O QUE SE PEDE -> Reescreva o trecho do texto sobre Annie Silva Pais que começa em "25 de abril em" e termina em "emanada uma sentença.", substituindo "detido" por "preso".

Iniciou-se então uma nervosa crise política, com receios de que Annie Silva Pais tivesse transmitido segredos diplomáticos aos dirigentes cubanos (algo que nunca se comprovou) e o marido Raymond Quendoz a ser chamado de volta à Suíça onde seria interrogado de todas as formas e feitios.

Contudo, o epicentro da crise mudava-se para Lisboa. Fernando Silva Pais, o chefe da PIDE portuguesa, não queria acreditar no que ouvia e colocou o caso a Salazar, apresentando mesmo a sua demissão do cargo que ocupava.

Não foi aceite e Fernando, em conjunto com a mulher Armanda, procuraram, através dos canais diplomáticos, perceber o que se tinha passado com a sua preciosa filha única.

O que se tinha passado com a Annie Silva Pais é que tinha mergulhado na revolução cubana. Motivada por uma paixão platónica, mas avassaladora, por Che Guevara, começa a colaborar com os Comités de Defesa da Revolução.

Tornou-se uma revolucionária obsessiva e ia, aos poucos, cortando grande parte dos laços com Portugal e com a família.

25 de abril em Portugal

Entretanto, Portugal dava passos na direção da sua própria revolução, que acontece a 25 de abril de 1974. Fernando Silva Pais, ainda o chefe da PIDE, é um dos alvos a abater e acaba detido, acusado, entre outros crimes, do assassinato do General Humberto Delgado, processo ao qual não sobreviverá. Morre antes de ser emanada uma sentença.

SECÇÃO DE DADOS ->
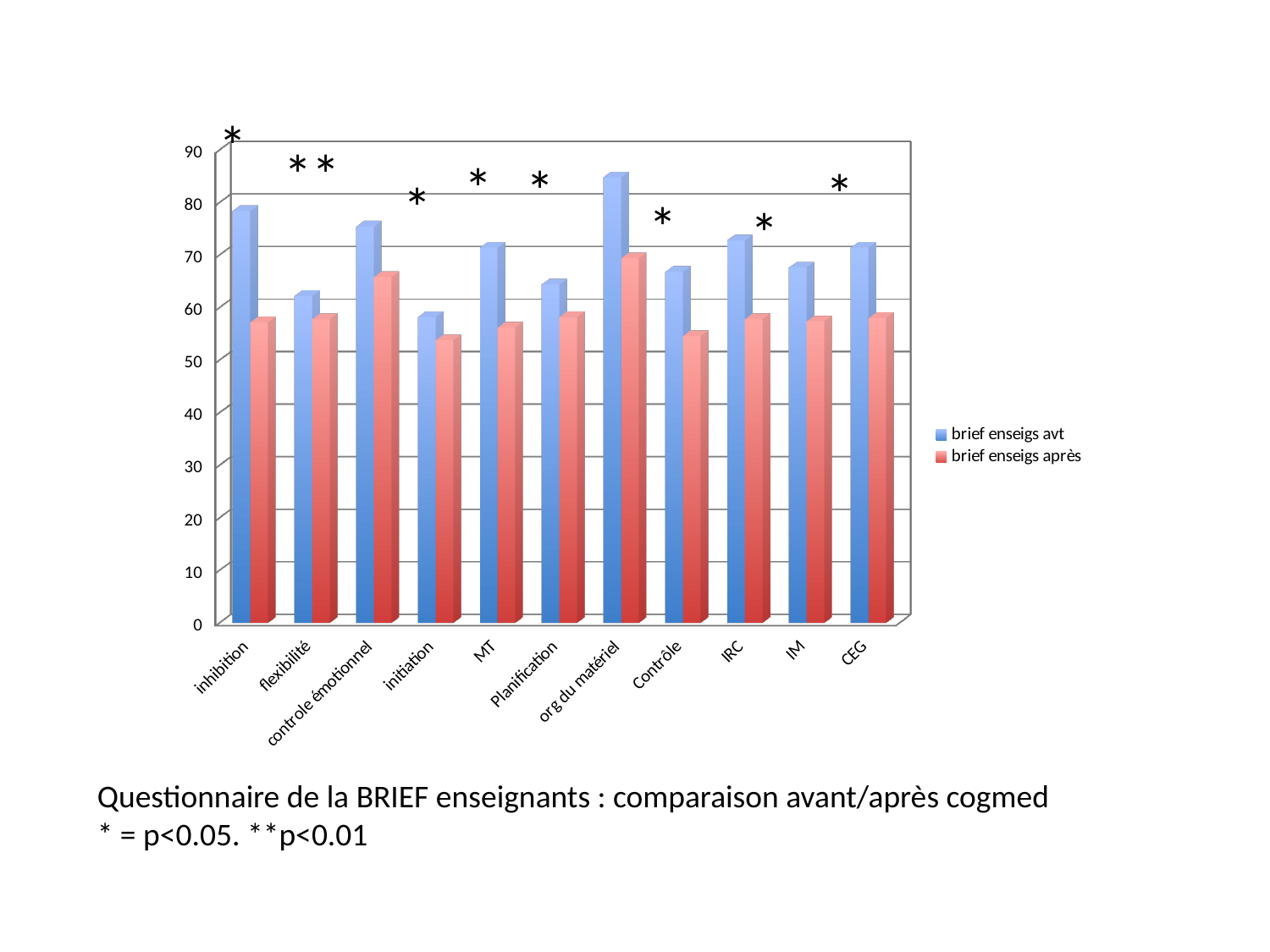
Is the 'brief enseigs avt' value for inhibition greater or less than 70? greater How many categories are shown on the x axis? 11 Which category has the highest value for the 'brief enseigs après' series? org du matériel Which category has the lowest value for the 'brief enseigs avt' series? initiation Which category has the highest value for the 'brief enseigs avt' series? org du matériel Is the 'brief enseigs après' value for controle émotionnel greater or less than 60? greater What kind of chart is shown on the slide? bar chart Is the 'brief enseigs avt' value for org du matériel greater or less than 80? greater For inhibition, which series has the larger value, 'brief enseigs avt' or 'brief enseigs après'? brief enseigs avt How many series does the legend list? 2 Which colour represents the 'brief enseigs après' series? red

RESOLUÇÃO DO EXERCÍCIO ->
25 de abril em Portugal

Entretanto, Portugal dava passos na direção da sua própria revolução, que acontece a 25 de abril de 1974. Fernando Silva Pais, ainda o chefe da PIDE, é um dos alvos a abater e acaba preso, acusado, entre outros crimes, do assassinato do General Humberto Delgado, processo ao qual não sobreviverá. Morre antes de ser emanada uma sentença.